(Saved data entries)
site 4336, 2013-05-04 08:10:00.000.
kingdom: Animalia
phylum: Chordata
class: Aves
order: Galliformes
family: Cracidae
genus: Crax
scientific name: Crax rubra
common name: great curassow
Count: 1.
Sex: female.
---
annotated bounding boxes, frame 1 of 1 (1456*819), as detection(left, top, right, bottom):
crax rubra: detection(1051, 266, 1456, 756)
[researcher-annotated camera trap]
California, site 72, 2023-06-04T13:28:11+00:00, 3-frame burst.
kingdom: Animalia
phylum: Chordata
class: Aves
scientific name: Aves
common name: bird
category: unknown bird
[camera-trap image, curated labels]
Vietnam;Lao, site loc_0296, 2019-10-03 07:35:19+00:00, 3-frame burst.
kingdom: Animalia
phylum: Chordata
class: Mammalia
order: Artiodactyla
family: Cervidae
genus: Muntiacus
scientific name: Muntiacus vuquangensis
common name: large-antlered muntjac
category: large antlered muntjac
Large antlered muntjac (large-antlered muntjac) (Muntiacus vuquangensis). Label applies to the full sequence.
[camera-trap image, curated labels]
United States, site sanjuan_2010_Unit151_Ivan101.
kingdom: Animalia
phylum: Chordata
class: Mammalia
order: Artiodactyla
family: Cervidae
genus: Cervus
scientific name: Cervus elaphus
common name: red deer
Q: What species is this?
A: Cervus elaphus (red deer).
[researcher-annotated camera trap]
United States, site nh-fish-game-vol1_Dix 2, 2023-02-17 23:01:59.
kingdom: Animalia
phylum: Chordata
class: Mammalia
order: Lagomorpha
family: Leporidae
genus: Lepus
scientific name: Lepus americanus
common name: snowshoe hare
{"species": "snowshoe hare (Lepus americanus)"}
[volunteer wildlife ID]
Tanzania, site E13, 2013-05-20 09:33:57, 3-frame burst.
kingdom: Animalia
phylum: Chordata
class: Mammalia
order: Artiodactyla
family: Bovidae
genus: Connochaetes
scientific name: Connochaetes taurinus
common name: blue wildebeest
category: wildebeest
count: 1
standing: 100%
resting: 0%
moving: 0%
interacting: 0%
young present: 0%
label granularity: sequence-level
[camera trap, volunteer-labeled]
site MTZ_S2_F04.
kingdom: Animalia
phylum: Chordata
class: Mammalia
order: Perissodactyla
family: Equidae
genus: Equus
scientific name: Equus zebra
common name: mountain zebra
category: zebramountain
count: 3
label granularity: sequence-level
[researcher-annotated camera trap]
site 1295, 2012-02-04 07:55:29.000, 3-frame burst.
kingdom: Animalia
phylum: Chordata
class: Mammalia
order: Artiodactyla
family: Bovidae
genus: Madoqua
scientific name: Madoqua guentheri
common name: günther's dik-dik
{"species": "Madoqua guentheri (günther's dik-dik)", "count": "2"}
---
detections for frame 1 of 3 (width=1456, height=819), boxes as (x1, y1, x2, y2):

WHAT NEEDS TO BE DONE
Print the records once more, exactly as they were given.

RESULT
site 4336, 2013-05-04 08:10:00.000.
kingdom: Animalia
phylum: Chordata
class: Aves
order: Galliformes
family: Cracidae
genus: Crax
scientific name: Crax rubra
common name: great curassow
Count: 1.
Sex: female.
---
annotated bounding boxes, frame 1 of 1 (1456*819), as detection(left, top, right, bottom):
crax rubra: detection(1051, 266, 1456, 756)
[researcher-annotated camera trap]
California, site 72, 2023-06-04T13:28:11+00:00, 3-frame burst.
kingdom: Animalia
phylum: Chordata
class: Aves
scientific name: Aves
common name: bird
category: unknown bird
[camera-trap image, curated labels]
Vietnam;Lao, site loc_0296, 2019-10-03 07:35:19+00:00, 3-frame burst.
kingdom: Animalia
phylum: Chordata
class: Mammalia
order: Artiodactyla
family: Cervidae
genus: Muntiacus
scientific name: Muntiacus vuquangensis
common name: large-antlered muntjac
category: large antlered muntjac
Large antlered muntjac (large-antlered muntjac) (Muntiacus vuquangensis). Label applies to the full sequence.
[camera-trap image, curated labels]
United States, site sanjuan_2010_Unit151_Ivan101.
kingdom: Animalia
phylum: Chordata
class: Mammalia
order: Artiodactyla
family: Cervidae
genus: Cervus
scientific name: Cervus elaphus
common name: red deer
Q: What species is this?
A: Cervus elaphus (red deer).
[researcher-annotated camera trap]
United States, site nh-fish-game-vol1_Dix 2, 2023-02-17 23:01:59.
kingdom: Animalia
phylum: Chordata
class: Mammalia
order: Lagomorpha
family: Leporidae
genus: Lepus
scientific name: Lepus americanus
common name: snowshoe hare
{"species": "snowshoe hare (Lepus americanus)"}
[volunteer wildlife ID]
Tanzania, site E13, 2013-05-20 09:33:57, 3-frame burst.
kingdom: Animalia
phylum: Chordata
class: Mammalia
order: Artiodactyla
family: Bovidae
genus: Connochaetes
scientific name: Connochaetes taurinus
common name: blue wildebeest
category: wildebeest
count: 1
standing: 100%
resting: 0%
moving: 0%
interacting: 0%
young present: 0%
label granularity: sequence-level
[camera trap, volunteer-labeled]
site MTZ_S2_F04.
kingdom: Animalia
phylum: Chordata
class: Mammalia
order: Perissodactyla
family: Equidae
genus: Equus
scientific name: Equus zebra
common name: mountain zebra
category: zebramountain
count: 3
label granularity: sequence-level
[researcher-annotated camera trap]
site 1295, 2012-02-04 07:55:29.000, 3-frame burst.
kingdom: Animalia
phylum: Chordata
class: Mammalia
order: Artiodactyla
family: Bovidae
genus: Madoqua
scientific name: Madoqua guentheri
common name: günther's dik-dik
{"species": "Madoqua guentheri (günther's dik-dik)", "count": "2"}
---
detections for frame 1 of 3 (width=1456, height=819), boxes as (x1, y1, x2, y2):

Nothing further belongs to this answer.